However, the principal thing must always be to let one's observations
precede one's ideas, and not the reverse as is usually and unfortunately
the case; which may be likened to a child coming into the world with its
feet foremost, or a rhyme begun before thinking of its reason. While the
child's mind has made a very few observations one inculcates it with
ideas and opinions, which are, strictly speaking, prejudices. His
observations and experience are developed through this ready-made
apparatus instead of his ideas being developed out of his own
observations. In viewing the world one sees many things from many sides,
consequently this is not such a short or quick way of learning as that
which makes use of abstract ideas, and quickly comes to a decision about
everything; therefore preconceived ideas will not be rectified until
late, or it may be they are never rectified. For, when a man's view
contradicts his ideas, he will reject at the outset what it renders
evident as one-sided, nay, he will deny it and shut his eyes to it, so
that his preconceived ideas may remain unaffected. And so it happens
that many men go through life full of oddities, caprices, fancies, and
prejudices, until they finally become fixed ideas. He has never
attempted to abstract fundamental ideas from his own observations and
experience, because he has got everything ready-made from other people;
and it is for this very reason that he and countless others are so
insipid and shallow. Instead of such a system, the natural system of
education should be employed in educating children. No idea should be
impregnated but what has come through the medium of observations, or at
any rate been verified by them. A child would have fewer ideas, but they
would be well-grounded and correct. It would learn to measure things
according to its own standard and not according to another's. It would
then never acquire a thousand whims and prejudices which must be
eradicated by the greater part of subsequent experience and education.
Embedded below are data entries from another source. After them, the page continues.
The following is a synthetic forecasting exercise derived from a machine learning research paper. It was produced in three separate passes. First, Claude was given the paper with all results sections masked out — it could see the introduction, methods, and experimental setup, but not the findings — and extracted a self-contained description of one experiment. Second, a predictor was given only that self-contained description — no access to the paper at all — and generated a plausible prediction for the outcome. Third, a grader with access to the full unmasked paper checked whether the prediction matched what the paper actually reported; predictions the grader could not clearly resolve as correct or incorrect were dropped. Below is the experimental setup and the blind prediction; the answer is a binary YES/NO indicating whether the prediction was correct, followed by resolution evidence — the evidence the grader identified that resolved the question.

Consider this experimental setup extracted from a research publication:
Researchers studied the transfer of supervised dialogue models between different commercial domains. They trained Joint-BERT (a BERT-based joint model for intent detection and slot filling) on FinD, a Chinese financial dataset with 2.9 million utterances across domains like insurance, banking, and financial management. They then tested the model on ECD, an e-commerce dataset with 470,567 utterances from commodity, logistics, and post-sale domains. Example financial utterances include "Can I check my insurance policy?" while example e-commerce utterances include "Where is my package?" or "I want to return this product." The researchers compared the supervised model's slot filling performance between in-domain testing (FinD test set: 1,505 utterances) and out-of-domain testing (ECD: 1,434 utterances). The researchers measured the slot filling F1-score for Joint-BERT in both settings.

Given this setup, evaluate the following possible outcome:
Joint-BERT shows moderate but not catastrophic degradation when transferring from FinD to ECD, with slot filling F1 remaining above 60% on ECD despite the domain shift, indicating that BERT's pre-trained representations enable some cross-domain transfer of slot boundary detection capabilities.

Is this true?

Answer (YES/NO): NO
Its mind would henceforth be accustomed to thoroughness and clearness;
the child would rely on its own judgment, and be free from prejudices.
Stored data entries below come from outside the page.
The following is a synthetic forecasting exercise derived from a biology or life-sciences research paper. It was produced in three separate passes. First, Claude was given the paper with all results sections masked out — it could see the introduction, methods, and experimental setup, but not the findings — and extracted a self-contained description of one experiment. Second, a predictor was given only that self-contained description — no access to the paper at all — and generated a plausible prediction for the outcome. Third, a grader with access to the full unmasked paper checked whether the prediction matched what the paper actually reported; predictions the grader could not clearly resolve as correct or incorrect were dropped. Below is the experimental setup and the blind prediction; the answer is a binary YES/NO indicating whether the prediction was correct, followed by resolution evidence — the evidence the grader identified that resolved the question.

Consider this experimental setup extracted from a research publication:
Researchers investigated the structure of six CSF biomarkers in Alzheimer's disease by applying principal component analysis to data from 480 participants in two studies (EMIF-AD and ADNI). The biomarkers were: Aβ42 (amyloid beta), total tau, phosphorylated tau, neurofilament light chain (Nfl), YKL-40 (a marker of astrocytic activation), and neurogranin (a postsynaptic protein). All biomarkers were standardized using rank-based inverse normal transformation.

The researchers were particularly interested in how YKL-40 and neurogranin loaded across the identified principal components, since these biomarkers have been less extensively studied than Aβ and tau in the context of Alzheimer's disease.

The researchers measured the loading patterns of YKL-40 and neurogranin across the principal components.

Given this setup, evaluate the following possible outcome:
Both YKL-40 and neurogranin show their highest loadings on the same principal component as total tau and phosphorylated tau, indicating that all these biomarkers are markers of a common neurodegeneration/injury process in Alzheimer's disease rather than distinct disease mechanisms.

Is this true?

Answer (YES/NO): NO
And, in general, children should not get to know life, in any aspect
whatever, from the copy before they have learnt it from the original.
Instead, therefore, of hastening to place mere books in their hands, one
should make them gradually acquainted with things and the circumstances
of human life, and above everything one should take care to guide them
to a clear grasp of reality, and to teach them to obtain their ideas
directly from the real world, and to form them in keeping with it--but
not to get them from elsewhere, as from books, fables, or what others
have said--and then later to make use of such ready-made ideas in real
life. The result will be that their heads are full of chimeras and that
some will have a wrong comprehension of things, and others will
fruitlessly endeavour to remodel the world according to those chimeras,
and so get on to wrong paths both in theory and practice. For it is
incredible how much harm is done by false notions which have been
implanted early in life, only to develop later on into prejudices; the
later education which we get from the world and real life must be
employed in eradicating these early ideas. And this is why, as is
related by Diogenes Laertius, Antisthenes gave the following answer:
έρωτηθεις τι των μαθηματων ἀναγκαιοτατον, έφη, "το κακα ἀπομαθειν."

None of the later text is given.